Eddied - I totally agree

But the manuals DO NOT cover this - I have read my manuals thoroughly and are completely useless unless you already know what they say.

Re: leisure battery - does it get charged when you drive? Or only the engine battery? Is plugging into the electricity the only way to charge it?


----------



## safariboy (May 1, 2005)

HeatherChloe said:


> Eddied - I totally agree
> 
> But the manuals DO NOT cover this - I have read my manuals thoroughly and are completely useless unless you already know what they say.
> 
> Re: leisure battery - does it get charged when you drive? Or only the engine battery? Is plugging into the electricity the only way to charge it?

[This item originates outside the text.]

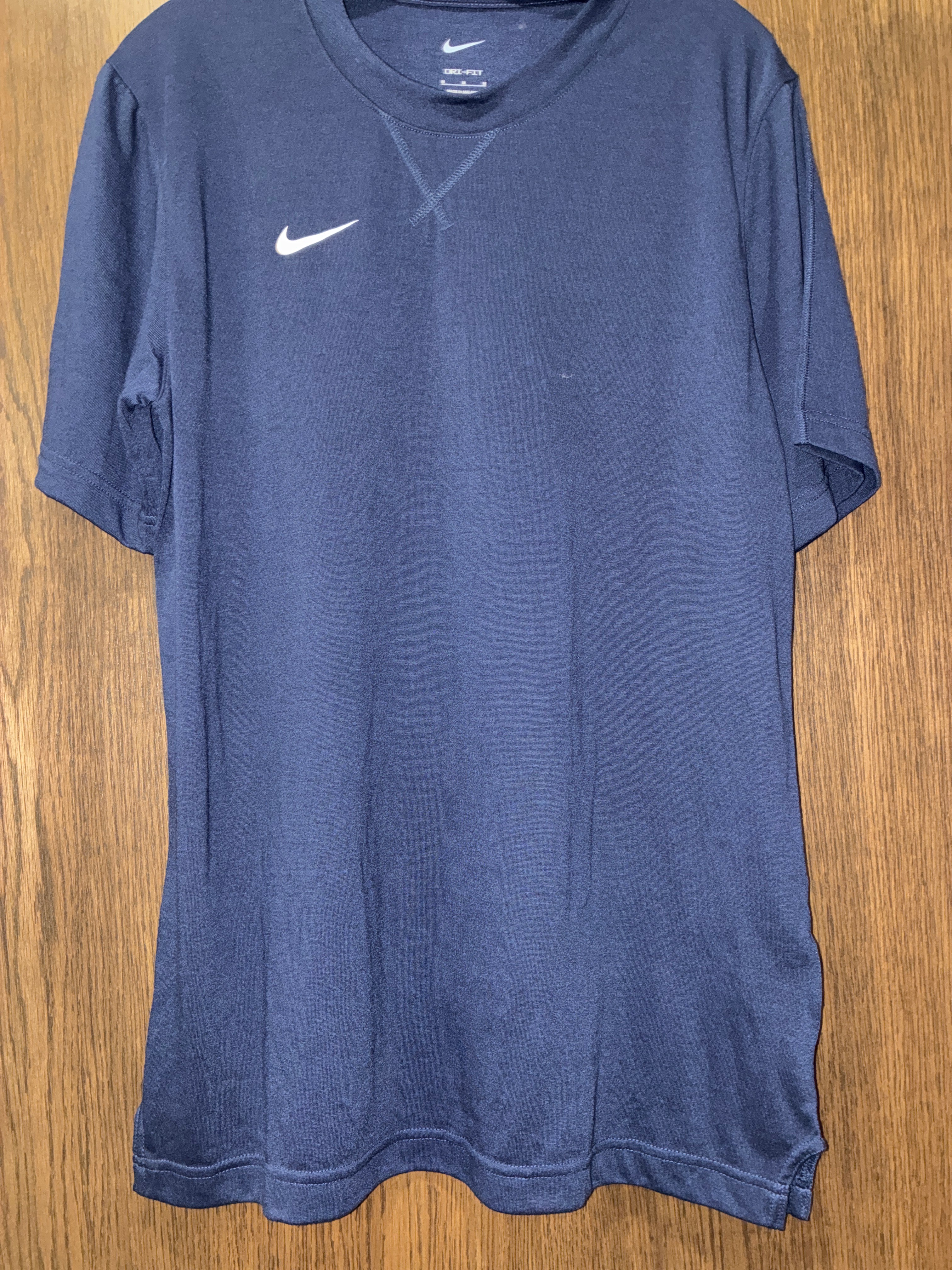 Men’s Nike Short Sleeve Shirt Size Medium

On all standard motorhomes both batteries charge when the engine is running. 
On mains not all are the same. On Swift the battery selected on the control panel charges. We have had an Explorer group van in which the engine battery would not charge from the EHU. On some vans both charge but this is usually an extra.


----------



## Mick757 (Nov 16, 2009)

*Re: Electrickery and batteries and things*



eddied said:


> Ciao tutti, no offence meant, but I find it quite interesting/surprising how many motorhomers even of several months standing, have yet to fully understand the basic relationships/differences between engine batteries/leisure batteries, and EHU; 240 v and 12 v. sockets in habitation area, 12 volt supply and gas, and the 3 way fridges manual or automatic that the majority of motorhomes have. Either dealers are not doing their job properly on handover; users are not reading their manuals; or MHF members are not having a good read of all the relative info available here. I know that we all get problems from time to time, and I'm the first to be baffled by electrickery; but I'm fairly confident that I have the basics sorted.
> not helpful I know, just an observation. :wink:
> saluti,
> eddied


Given i have a memory like a sieve, and in an attempt to get around the above post, i made a short video of the handover. This gave me sound and vision of what levers and pullys did what, and when to operate them. At the time of making said 'film', i was sure that it wasnt really needed, as everything was straightforward. Wrong!
By the time id driven home, id forgot/confused what controls did what, and was eternally thankful of my inspired foresight to film the lot!


----------